Problem description: Please return each line below that contains the word "centimetres".

◇ ◇ ◇ ◇ ◇

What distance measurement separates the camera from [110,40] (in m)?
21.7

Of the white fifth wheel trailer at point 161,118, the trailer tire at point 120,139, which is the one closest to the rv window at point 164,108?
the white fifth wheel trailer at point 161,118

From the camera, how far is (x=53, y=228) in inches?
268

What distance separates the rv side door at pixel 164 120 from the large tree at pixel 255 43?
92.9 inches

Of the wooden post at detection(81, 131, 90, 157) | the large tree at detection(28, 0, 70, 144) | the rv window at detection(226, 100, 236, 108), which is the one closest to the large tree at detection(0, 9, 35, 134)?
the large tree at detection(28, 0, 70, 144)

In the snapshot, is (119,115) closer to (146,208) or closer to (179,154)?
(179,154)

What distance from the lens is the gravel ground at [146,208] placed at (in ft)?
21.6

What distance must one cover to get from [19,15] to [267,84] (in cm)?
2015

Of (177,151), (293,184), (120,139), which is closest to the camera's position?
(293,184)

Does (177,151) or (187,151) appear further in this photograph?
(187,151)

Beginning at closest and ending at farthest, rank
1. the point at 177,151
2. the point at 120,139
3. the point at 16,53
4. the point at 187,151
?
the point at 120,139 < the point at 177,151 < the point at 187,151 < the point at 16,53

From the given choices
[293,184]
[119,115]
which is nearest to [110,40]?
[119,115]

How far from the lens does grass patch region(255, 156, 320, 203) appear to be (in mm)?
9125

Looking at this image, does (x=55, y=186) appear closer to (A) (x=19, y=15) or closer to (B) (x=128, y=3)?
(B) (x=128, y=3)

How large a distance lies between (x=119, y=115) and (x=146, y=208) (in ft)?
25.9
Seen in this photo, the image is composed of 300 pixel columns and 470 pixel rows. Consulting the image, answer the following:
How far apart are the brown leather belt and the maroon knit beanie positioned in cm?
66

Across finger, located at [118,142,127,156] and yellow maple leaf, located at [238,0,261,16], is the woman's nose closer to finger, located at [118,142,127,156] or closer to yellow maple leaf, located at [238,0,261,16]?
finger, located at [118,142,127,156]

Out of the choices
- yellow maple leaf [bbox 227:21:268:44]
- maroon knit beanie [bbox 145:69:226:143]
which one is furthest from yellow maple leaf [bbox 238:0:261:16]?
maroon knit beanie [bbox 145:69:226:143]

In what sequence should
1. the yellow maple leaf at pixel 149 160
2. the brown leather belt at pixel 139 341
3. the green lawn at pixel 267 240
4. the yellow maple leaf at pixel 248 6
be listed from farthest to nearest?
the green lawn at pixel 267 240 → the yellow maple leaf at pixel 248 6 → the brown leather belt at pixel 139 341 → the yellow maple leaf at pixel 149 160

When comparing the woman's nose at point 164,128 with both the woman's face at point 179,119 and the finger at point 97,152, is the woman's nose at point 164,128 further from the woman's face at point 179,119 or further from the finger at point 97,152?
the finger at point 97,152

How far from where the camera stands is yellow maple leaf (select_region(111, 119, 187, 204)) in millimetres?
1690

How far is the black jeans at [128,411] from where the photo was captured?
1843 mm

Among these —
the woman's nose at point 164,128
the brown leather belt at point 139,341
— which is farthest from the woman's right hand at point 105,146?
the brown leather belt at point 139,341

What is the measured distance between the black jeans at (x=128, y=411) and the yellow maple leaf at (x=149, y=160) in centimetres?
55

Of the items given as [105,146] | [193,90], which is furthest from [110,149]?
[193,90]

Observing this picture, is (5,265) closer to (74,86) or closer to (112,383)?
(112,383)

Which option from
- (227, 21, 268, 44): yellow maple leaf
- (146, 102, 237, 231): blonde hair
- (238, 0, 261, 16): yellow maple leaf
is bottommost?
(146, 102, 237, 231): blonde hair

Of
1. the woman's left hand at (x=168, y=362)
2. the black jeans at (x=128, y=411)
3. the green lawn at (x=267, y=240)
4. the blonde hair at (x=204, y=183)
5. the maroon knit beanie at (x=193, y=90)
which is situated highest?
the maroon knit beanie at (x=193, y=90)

◇ ◇ ◇ ◇ ◇

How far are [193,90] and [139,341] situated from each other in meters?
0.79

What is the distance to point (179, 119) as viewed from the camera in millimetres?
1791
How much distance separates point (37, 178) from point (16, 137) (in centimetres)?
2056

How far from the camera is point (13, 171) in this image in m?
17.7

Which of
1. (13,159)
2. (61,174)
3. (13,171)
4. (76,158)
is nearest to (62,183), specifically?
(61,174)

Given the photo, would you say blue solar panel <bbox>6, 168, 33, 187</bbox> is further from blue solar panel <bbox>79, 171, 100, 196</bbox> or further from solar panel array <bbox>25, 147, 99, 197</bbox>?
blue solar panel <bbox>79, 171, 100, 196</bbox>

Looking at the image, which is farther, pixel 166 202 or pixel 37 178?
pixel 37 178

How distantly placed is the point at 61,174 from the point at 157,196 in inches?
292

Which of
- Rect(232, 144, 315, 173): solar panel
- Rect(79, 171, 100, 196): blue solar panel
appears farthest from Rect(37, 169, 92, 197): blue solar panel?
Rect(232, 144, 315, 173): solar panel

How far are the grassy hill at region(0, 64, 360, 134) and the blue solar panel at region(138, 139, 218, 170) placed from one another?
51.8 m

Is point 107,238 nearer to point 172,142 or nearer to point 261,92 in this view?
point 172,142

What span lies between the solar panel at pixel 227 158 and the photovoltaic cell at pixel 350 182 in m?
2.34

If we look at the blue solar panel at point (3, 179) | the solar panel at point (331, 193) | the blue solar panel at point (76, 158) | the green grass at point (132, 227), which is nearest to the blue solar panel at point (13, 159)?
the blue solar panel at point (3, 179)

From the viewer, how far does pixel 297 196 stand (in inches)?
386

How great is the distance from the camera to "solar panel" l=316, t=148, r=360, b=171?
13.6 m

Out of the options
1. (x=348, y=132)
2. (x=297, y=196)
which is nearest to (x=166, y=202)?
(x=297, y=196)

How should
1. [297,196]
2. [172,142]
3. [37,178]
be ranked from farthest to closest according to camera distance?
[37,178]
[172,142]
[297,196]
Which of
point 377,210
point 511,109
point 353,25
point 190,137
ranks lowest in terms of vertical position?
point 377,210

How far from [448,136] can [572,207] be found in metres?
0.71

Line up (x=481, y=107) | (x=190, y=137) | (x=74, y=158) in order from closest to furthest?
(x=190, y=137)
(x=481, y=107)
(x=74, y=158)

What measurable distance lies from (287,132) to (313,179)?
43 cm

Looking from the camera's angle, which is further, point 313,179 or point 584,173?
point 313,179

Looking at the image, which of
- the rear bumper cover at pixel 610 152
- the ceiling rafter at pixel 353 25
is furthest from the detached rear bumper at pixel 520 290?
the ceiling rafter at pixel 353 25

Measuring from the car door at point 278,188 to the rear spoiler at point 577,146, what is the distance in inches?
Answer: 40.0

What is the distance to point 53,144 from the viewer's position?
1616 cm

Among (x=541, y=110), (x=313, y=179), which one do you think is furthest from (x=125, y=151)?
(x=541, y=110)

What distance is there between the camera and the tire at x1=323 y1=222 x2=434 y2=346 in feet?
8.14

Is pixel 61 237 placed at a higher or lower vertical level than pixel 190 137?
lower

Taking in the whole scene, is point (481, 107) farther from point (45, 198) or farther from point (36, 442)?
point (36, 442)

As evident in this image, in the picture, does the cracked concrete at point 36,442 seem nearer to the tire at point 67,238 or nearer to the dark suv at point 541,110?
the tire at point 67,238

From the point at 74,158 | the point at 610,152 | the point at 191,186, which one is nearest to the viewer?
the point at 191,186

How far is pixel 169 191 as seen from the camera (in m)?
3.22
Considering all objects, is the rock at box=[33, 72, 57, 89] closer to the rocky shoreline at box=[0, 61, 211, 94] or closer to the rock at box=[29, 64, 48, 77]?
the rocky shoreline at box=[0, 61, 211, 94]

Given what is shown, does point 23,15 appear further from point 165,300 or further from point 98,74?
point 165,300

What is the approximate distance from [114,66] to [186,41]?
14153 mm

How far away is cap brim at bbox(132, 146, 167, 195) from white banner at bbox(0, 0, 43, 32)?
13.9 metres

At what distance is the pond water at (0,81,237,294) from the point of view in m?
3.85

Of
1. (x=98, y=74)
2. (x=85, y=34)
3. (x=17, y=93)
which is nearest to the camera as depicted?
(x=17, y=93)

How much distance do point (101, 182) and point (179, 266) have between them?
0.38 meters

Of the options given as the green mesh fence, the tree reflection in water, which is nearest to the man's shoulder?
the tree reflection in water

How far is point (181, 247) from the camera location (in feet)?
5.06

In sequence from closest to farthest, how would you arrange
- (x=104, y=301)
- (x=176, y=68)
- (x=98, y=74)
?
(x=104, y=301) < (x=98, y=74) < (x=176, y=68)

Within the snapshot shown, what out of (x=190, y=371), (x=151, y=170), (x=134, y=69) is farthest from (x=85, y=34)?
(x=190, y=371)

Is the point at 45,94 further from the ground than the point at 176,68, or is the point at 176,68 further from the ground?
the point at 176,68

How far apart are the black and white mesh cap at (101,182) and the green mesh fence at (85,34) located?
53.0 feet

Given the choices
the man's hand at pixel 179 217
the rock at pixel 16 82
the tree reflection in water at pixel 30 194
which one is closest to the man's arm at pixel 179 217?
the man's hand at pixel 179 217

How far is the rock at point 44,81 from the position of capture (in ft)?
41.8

◇ ◇ ◇ ◇ ◇

Exercise result:
What is the measured distance between the black jeans at (x=128, y=411) and the yellow maple leaf at (x=149, y=160) in centimetres?
How much distance separates point (37, 178) from point (16, 137) (in centimetres)?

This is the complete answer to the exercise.